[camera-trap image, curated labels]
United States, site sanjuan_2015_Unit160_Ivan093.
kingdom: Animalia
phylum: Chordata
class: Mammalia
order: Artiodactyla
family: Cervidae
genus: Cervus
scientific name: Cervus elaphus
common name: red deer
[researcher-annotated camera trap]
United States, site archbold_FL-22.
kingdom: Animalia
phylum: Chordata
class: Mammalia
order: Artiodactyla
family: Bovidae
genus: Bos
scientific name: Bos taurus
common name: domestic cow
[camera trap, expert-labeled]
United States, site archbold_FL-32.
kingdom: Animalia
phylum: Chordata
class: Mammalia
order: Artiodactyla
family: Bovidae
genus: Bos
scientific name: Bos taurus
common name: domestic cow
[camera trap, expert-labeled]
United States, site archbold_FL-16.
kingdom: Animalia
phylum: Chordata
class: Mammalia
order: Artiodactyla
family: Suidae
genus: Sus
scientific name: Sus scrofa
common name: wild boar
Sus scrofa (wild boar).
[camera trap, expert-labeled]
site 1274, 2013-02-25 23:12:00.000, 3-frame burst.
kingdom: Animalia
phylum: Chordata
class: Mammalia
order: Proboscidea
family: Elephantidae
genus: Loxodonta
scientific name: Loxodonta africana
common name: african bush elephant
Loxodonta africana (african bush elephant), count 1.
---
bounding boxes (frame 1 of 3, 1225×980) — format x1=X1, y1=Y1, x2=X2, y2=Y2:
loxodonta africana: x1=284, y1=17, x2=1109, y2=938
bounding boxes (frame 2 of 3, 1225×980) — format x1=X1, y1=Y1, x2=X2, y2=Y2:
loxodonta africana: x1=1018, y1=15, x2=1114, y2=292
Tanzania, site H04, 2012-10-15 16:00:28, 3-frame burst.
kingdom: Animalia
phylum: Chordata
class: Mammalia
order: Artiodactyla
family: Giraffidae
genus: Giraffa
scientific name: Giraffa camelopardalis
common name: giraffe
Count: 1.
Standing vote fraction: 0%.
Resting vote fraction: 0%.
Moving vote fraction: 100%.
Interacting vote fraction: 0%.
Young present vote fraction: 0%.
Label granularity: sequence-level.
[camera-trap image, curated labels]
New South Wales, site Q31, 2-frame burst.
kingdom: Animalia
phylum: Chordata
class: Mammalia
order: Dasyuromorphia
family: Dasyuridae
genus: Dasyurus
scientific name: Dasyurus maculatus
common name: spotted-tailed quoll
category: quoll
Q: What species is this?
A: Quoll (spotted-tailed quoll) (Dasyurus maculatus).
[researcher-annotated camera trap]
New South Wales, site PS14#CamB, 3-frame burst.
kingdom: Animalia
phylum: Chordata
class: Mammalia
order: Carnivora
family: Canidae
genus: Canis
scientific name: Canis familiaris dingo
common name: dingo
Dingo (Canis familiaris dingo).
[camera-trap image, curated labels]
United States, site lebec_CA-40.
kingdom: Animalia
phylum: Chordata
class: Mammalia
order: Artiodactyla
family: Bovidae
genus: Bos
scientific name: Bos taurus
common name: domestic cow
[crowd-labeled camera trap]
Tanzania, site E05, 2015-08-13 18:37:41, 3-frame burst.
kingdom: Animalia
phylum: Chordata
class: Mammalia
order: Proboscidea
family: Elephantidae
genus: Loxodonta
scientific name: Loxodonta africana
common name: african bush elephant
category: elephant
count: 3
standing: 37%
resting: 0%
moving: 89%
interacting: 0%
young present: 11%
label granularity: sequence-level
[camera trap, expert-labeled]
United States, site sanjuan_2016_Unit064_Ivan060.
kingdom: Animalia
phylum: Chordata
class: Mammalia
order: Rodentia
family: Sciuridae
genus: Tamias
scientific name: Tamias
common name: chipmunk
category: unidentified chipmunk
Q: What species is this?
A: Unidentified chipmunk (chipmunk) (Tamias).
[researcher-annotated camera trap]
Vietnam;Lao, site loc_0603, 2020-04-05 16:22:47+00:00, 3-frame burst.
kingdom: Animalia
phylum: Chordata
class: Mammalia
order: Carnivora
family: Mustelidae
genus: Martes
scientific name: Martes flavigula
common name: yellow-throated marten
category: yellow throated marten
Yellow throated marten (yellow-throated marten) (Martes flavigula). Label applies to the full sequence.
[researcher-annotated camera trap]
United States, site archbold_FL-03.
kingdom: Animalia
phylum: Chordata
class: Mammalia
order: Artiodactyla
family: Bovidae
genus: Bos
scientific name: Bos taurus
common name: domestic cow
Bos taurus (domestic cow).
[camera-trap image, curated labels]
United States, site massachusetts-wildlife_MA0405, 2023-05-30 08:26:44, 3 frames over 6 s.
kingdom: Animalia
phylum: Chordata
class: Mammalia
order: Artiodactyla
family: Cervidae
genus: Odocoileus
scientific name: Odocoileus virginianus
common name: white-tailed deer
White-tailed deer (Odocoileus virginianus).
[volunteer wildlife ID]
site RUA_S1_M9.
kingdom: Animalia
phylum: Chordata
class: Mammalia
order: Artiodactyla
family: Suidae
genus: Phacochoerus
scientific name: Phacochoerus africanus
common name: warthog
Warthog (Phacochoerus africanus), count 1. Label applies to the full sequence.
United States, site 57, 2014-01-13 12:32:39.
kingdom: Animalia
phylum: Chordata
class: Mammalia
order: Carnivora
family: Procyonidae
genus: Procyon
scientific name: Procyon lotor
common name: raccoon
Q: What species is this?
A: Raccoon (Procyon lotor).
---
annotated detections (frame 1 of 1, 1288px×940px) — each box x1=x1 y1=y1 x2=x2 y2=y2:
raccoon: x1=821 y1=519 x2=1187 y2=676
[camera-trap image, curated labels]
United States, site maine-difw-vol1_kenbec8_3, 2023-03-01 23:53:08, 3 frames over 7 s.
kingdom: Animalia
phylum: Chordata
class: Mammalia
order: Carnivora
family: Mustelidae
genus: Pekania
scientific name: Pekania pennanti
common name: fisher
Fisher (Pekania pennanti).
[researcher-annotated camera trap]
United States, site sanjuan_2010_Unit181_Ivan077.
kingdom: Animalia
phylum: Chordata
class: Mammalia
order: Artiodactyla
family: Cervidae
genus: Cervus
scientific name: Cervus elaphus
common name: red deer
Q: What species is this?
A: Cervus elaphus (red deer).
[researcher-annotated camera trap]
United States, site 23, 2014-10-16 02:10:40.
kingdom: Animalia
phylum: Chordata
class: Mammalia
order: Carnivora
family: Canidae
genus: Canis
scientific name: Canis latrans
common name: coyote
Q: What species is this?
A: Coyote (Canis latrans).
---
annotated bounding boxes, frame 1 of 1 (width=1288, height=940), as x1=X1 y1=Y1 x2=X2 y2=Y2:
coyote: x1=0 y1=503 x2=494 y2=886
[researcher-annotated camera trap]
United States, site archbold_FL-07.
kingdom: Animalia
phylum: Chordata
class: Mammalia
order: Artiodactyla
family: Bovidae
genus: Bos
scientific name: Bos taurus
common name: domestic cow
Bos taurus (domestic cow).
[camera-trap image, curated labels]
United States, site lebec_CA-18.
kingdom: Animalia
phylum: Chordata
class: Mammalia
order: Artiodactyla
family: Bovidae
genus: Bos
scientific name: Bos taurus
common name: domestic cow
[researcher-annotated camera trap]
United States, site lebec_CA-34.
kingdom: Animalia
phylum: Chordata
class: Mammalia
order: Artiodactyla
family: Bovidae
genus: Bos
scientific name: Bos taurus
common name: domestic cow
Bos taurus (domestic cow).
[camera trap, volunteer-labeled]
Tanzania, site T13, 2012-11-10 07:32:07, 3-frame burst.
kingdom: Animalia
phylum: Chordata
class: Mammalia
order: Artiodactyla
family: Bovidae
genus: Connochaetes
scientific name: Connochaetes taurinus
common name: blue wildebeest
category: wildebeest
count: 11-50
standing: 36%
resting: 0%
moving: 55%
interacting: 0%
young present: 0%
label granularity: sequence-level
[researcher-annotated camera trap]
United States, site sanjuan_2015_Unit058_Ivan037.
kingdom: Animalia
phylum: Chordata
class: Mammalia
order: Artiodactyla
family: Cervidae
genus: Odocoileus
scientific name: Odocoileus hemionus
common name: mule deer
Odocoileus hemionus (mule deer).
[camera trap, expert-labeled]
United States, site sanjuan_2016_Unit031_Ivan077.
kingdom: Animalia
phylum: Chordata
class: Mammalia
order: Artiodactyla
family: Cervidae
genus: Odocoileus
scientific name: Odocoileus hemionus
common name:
#####
> **Task description**: Your answer must be the data above, copied exactly from its first line through the line containing "category: quoll", and nothing more.

> **Solved problem**:
[camera-trap image, curated labels]
United States, site sanjuan_2015_Unit160_Ivan093.
kingdom: Animalia
phylum: Chordata
class: Mammalia
order: Artiodactyla
family: Cervidae
genus: Cervus
scientific name: Cervus elaphus
common name: red deer
[researcher-annotated camera trap]
United States, site archbold_FL-22.
kingdom: Animalia
phylum: Chordata
class: Mammalia
order: Artiodactyla
family: Bovidae
genus: Bos
scientific name: Bos taurus
common name: domestic cow
[camera trap, expert-labeled]
United States, site archbold_FL-32.
kingdom: Animalia
phylum: Chordata
class: Mammalia
order: Artiodactyla
family: Bovidae
genus: Bos
scientific name: Bos taurus
common name: domestic cow
[camera trap, expert-labeled]
United States, site archbold_FL-16.
kingdom: Animalia
phylum: Chordata
class: Mammalia
order: Artiodactyla
family: Suidae
genus: Sus
scientific name: Sus scrofa
common name: wild boar
Sus scrofa (wild boar).
[camera trap, expert-labeled]
site 1274, 2013-02-25 23:12:00.000, 3-frame burst.
kingdom: Animalia
phylum: Chordata
class: Mammalia
order: Proboscidea
family: Elephantidae
genus: Loxodonta
scientific name: Loxodonta africana
common name: african bush elephant
Loxodonta africana (african bush elephant), count 1.
---
bounding boxes (frame 1 of 3, 1225×980) — format x1=X1, y1=Y1, x2=X2, y2=Y2:
loxodonta africana: x1=284, y1=17, x2=1109, y2=938
bounding boxes (frame 2 of 3, 1225×980) — format x1=X1, y1=Y1, x2=X2, y2=Y2:
loxodonta africana: x1=1018, y1=15, x2=1114, y2=292
Tanzania, site H04, 2012-10-15 16:00:28, 3-frame burst.
kingdom: Animalia
phylum: Chordata
class: Mammalia
order: Artiodactyla
family: Giraffidae
genus: Giraffa
scientific name: Giraffa camelopardalis
common name: giraffe
Count: 1.
Standing vote fraction: 0%.
Resting vote fraction: 0%.
Moving vote fraction: 100%.
Interacting vote fraction: 0%.
Young present vote fraction: 0%.
Label granularity: sequence-level.
[camera-trap image, curated labels]
New South Wales, site Q31, 2-frame burst.
kingdom: Animalia
phylum: Chordata
class: Mammalia
order: Dasyuromorphia
family: Dasyuridae
genus: Dasyurus
scientific name: Dasyurus maculatus
common name: spotted-tailed quoll
category: quoll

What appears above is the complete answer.